TEXT EXCERPT:

════════════════════

Here, the various communication protocols supported by command generator 11 may be, for example, DALI (registered trademark), and a communication protocol that supports universal asynchronous receiver/transmitter (UART), which is different from DALI (registered trademark). Various communication protocols may also include a communication protocol that supports pulse width modulation (PWM).

Signal transceiver 12 transmits a command generated by command generator 11 to lighting fixtures 20-1 to 20-n. Signal transceiver 12 transmits a signal in accordance with the communication protocol set by communication protocol setter 14. Signal transceiver 12 may perform transmission in response to an instruction from the host system. Moreover, signal transceiver 12 broadcasts a command to each of lighting fixtures 20-1 to 20-n. In addition, signal transceiver 12 receives signals returned by lighting fixtures 20-1 to 20-n in response to the command transmitted by signal transceiver 12. Signal transceiver 12 may transmit the signals received from lighting fixtures 20-1 to 20-n to communication protocol setter 14. For example, signal transceiver 12 transmits a signal that supports a first communication protocol and a signal that supports a second communication protocol. One of the first communication protocol and the second communication protocol is DALI (registered trademark), and a remaining one of the first communication protocol and the second communication protocol is a communication protocol that supports UART and is different from DALI (registered trademark).

Communication protocol setter 14 determines which one of the communication protocols is to be used by signal transceiver 12. This determination is performed according to a lighting fixture to be controlled. Information about the communication protocol determined by communication protocol setter 14 to be used for communication is transmitted to signal transceiver 12. Communication protocol setter 14 may be configured to set three or more communication protocols. For example, the communication protocols that can be set by communication protocol setter 14 may be DALI (registered trademark), and a communication protocol that supports UART and is different from DALI (registered trademark).

Moreover, communication protocol setter 14 may set a communication protocol to be used, based on the signals received by signal transceiver 12 from lighting fixtures 20-1 to 20-n. Specifically, communication protocol setter 14 stores, in memory 13, for example, the ID, address, number indicating the manufacturer or product number of each of one or more lighting fixtures that have responded to the signal transmitted to each of lighting fixtures 20-1 to 20-n by signal transceiver 12 using the first communication protocol. This information is stored as information indicating the one or more lighting fixtures for which the first communication protocol should be used. Next, communication protocol setter 14 stores, in memory 13, for example, the ID, address, and number indicating the manufacturer, or product number of each of one or more lighting fixtures that have responded to the signal transmitted to each of lighting fixtures 20-1 to 20-n by signal transceiver 12 using the second communication protocol. This information is stored as information indicating one or more lighting fixtures for which the second communication protocol should be used.

Moreover, if lighting administrator 3 manually registers one or more lighting fixtures that have emitted light upon receipt of a command transmitted using a communication protocol that supports PWM, communication protocol setter 14 may store, in memory 13, for example, the ID, address, number indicating the manufacturer, or product number of each of the registered one or more lighting fixtures, as information indicating the one or more lighting fixtures for which the communication protocol that supports PWM should be used.

════════════════════

DATA:
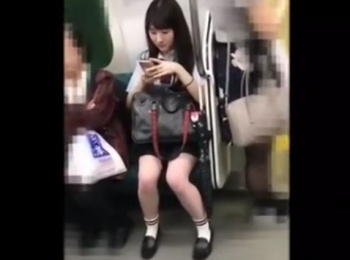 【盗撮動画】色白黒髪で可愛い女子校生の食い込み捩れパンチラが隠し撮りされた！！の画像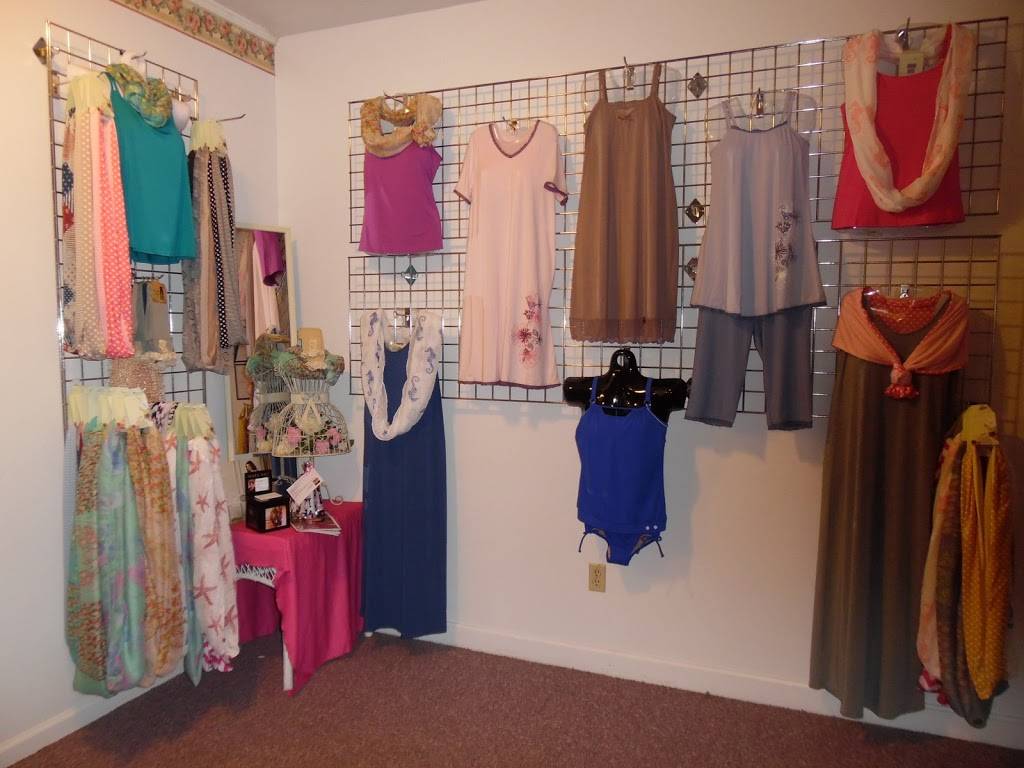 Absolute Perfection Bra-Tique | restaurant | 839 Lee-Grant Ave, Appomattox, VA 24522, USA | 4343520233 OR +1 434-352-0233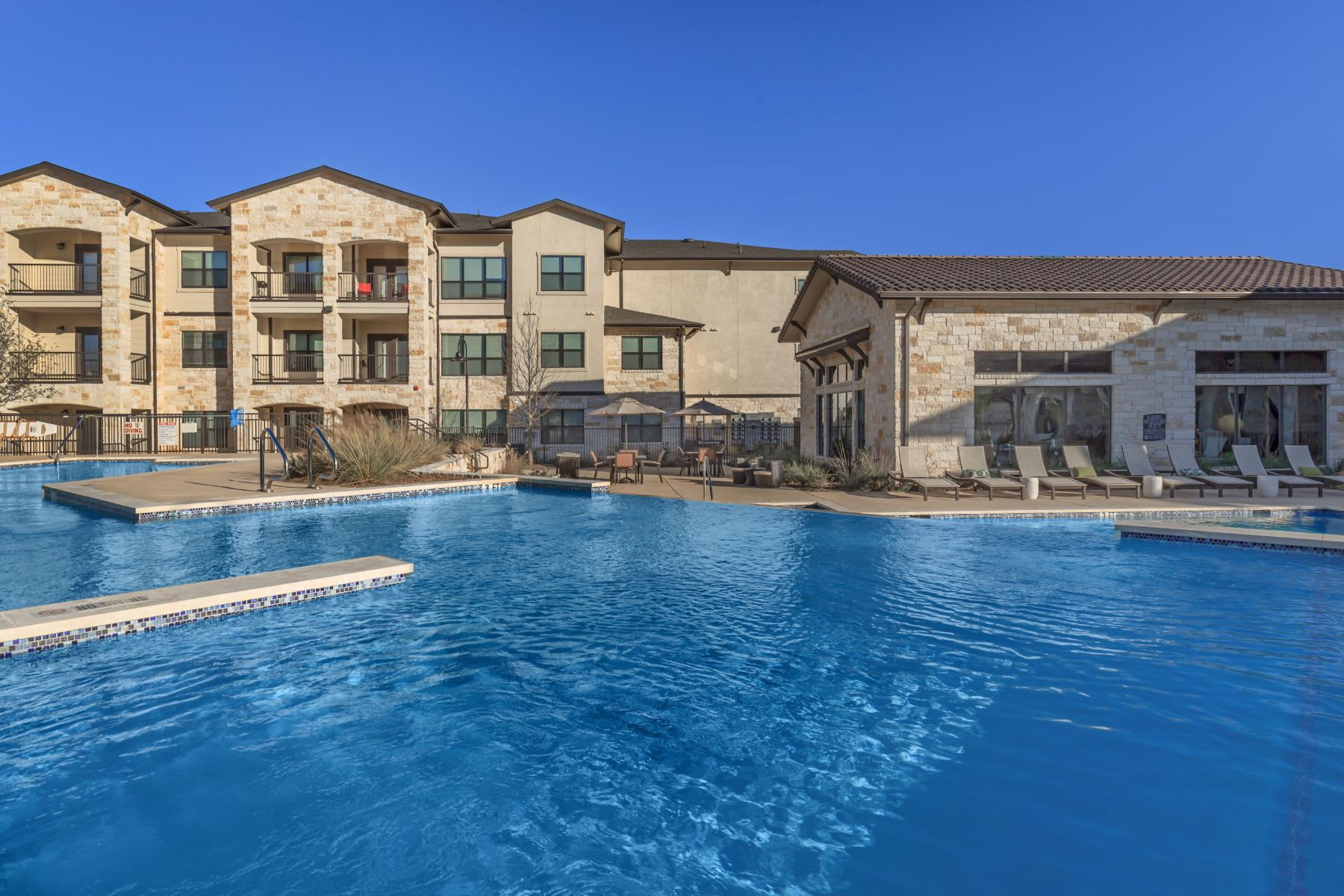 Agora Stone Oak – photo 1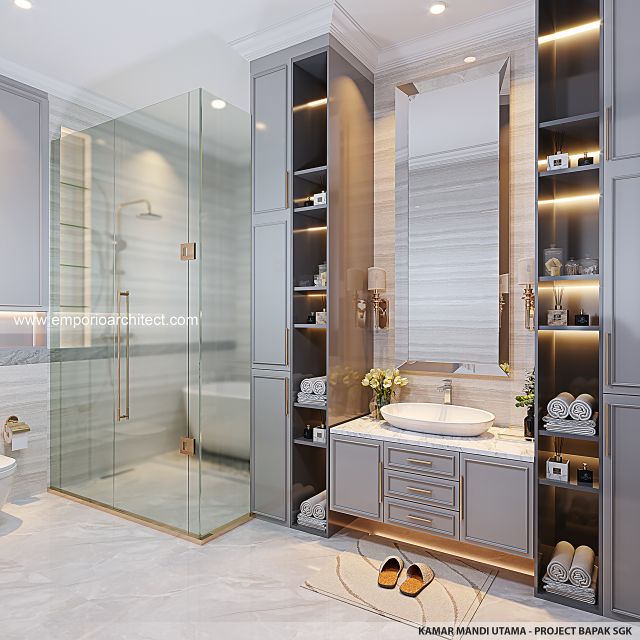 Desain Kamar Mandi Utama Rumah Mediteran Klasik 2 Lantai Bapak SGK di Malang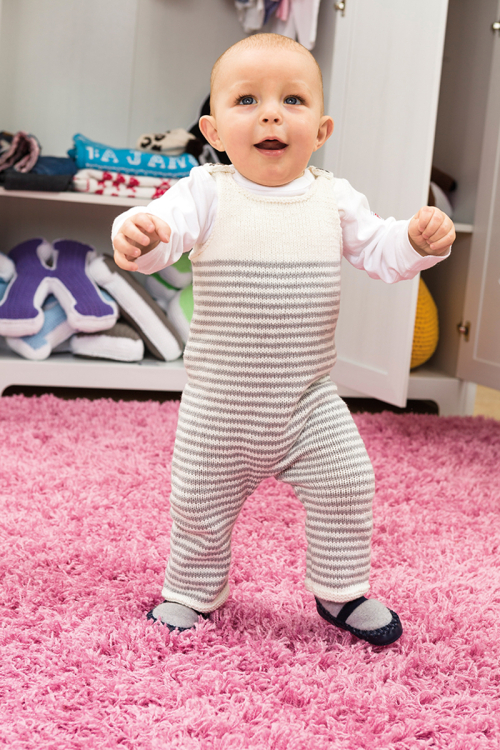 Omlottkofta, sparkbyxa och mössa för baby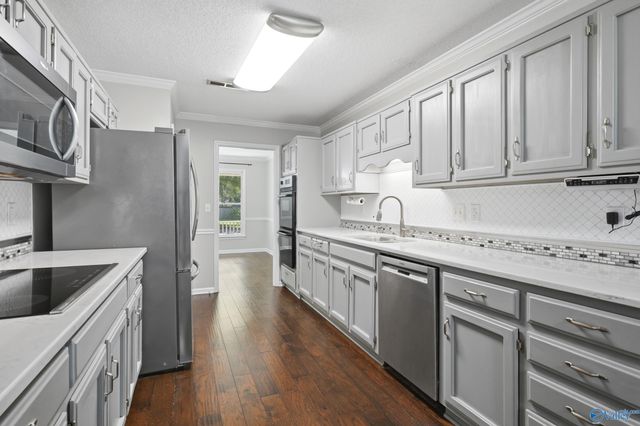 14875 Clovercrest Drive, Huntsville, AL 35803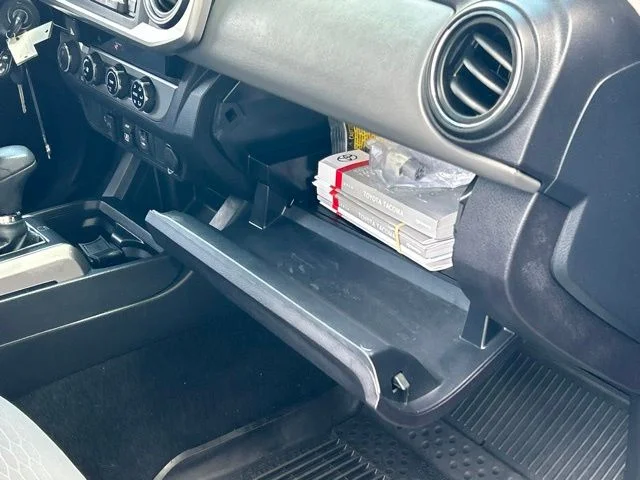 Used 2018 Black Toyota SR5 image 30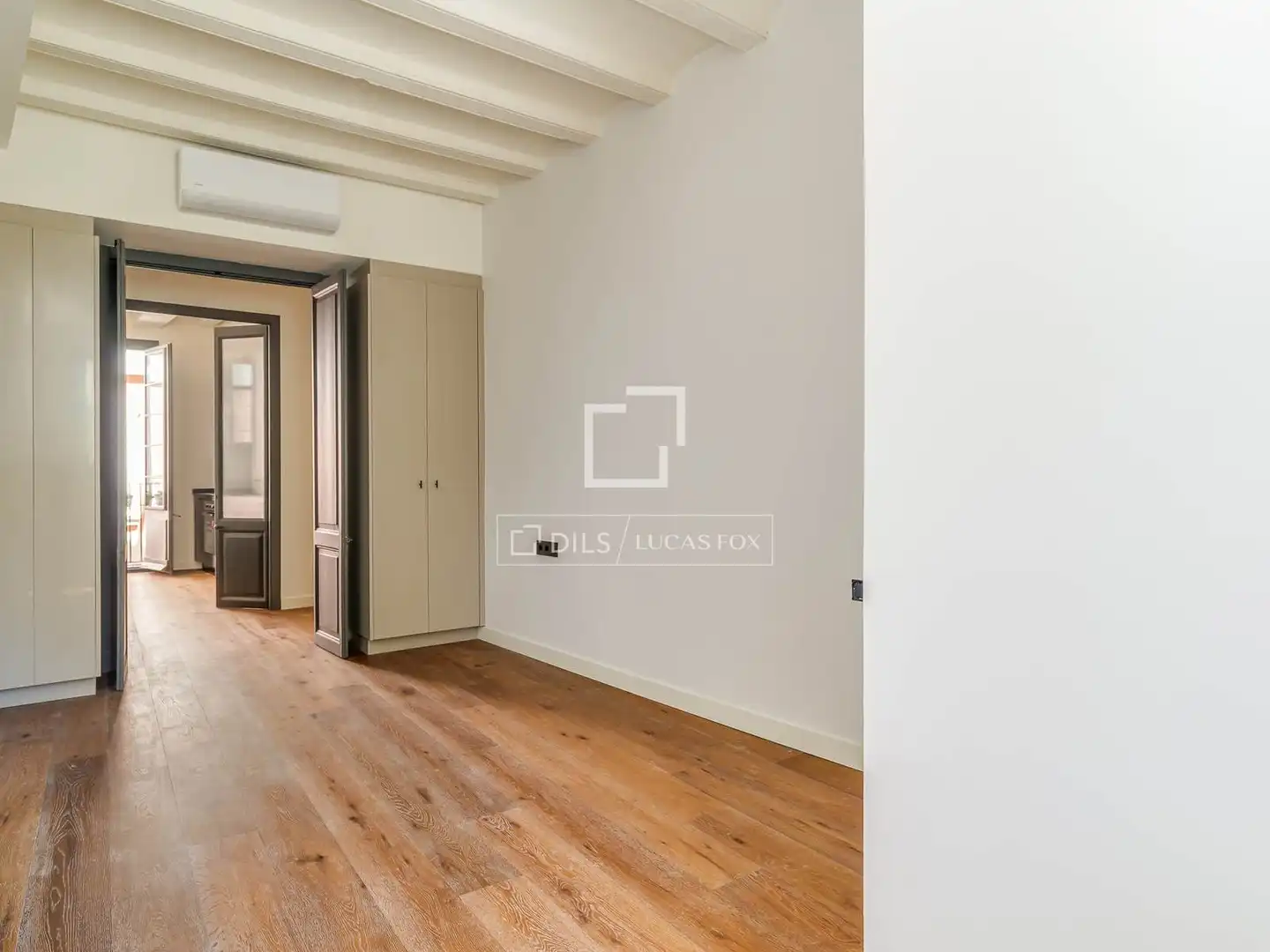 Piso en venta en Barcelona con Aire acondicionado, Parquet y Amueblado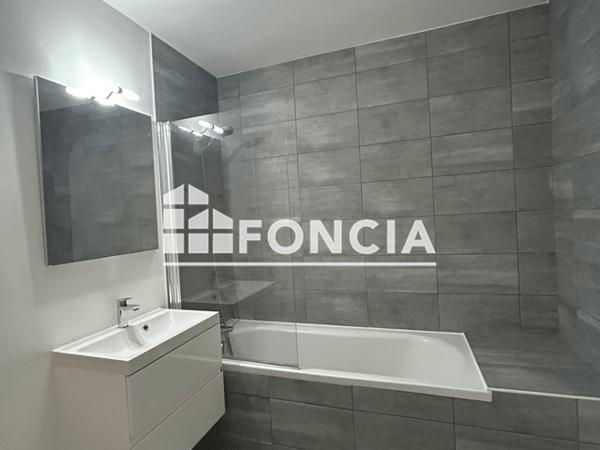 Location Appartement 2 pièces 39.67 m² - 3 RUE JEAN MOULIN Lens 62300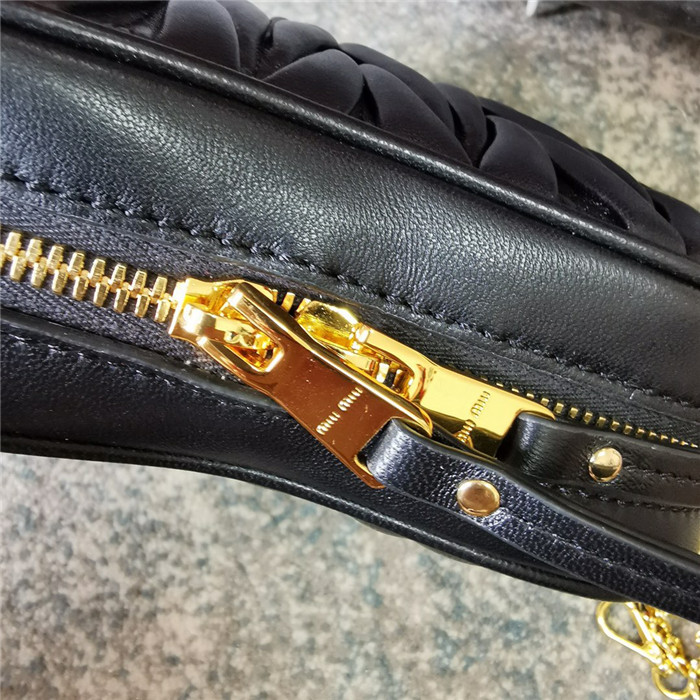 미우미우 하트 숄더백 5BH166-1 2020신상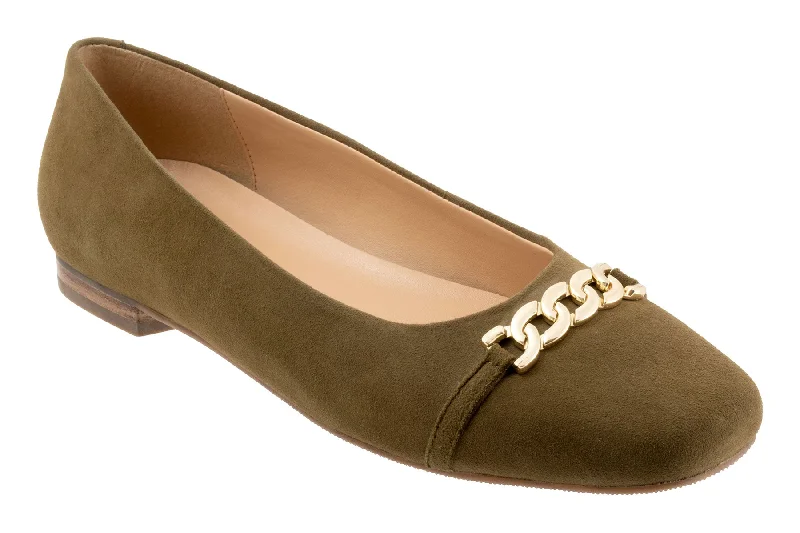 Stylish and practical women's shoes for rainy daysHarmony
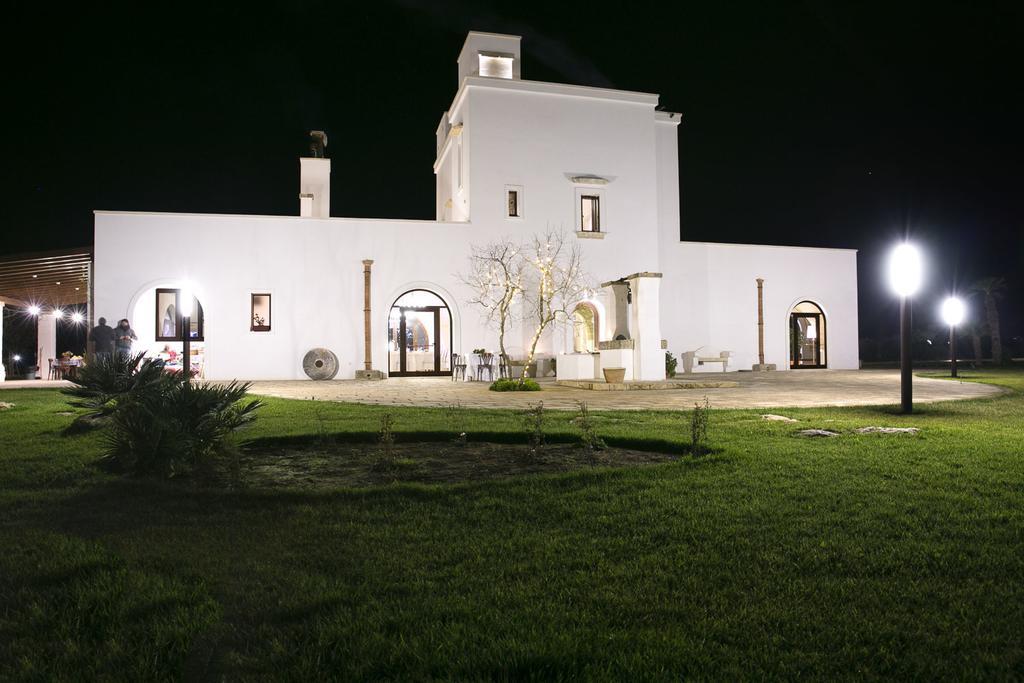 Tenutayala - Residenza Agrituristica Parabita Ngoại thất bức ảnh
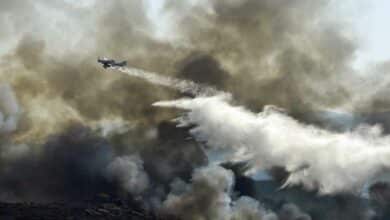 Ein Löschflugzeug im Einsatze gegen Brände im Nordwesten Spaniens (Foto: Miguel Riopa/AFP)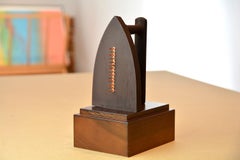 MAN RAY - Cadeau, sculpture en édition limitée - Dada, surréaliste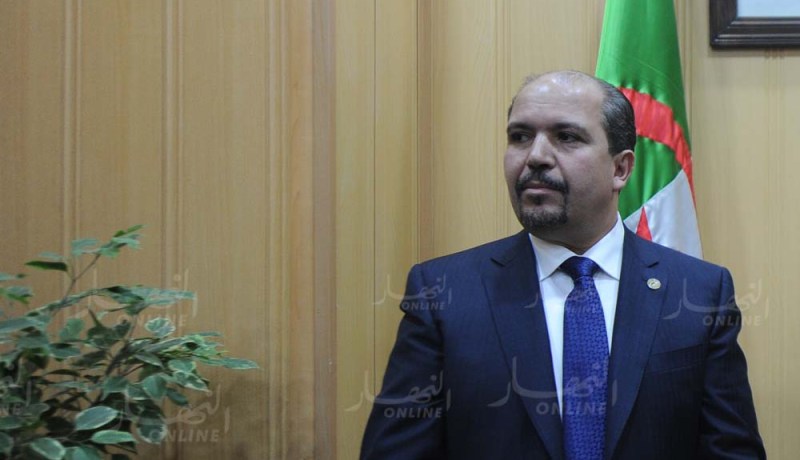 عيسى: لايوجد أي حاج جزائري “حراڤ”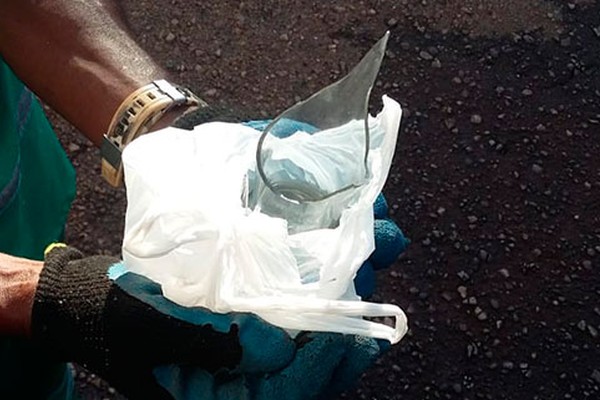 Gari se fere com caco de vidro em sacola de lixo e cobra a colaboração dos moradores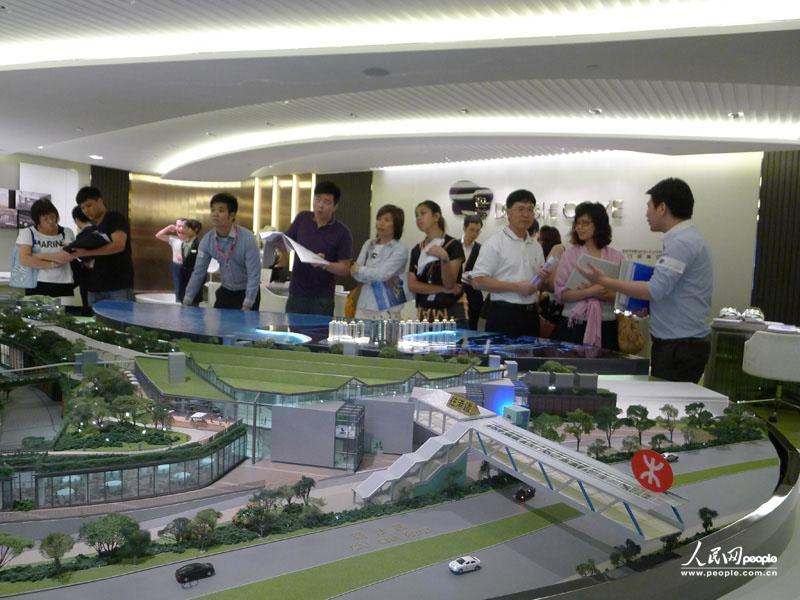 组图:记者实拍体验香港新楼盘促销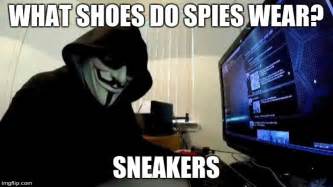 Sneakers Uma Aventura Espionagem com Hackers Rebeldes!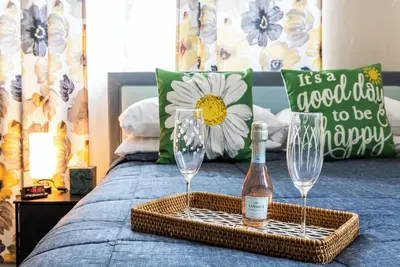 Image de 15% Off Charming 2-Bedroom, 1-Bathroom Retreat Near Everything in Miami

════════════════════

EXERCISE PROMPT: Retype everything in the lighting controller passage from "Moreover, if lighting" down to "PWM should be used.", word for word. Rely on the lighting controller passage alone.

COMPLETED TASK:
Moreover, if lighting administrator 3 manually registers one or more lighting fixtures that have emitted light upon receipt of a command transmitted using a communication protocol that supports PWM, communication protocol setter 14 may store, in memory 13, for example, the ID, address, number indicating the manufacturer, or product number of each of the registered one or more lighting fixtures, as information indicating the one or more lighting fixtures for which the communication protocol that supports PWM should be used.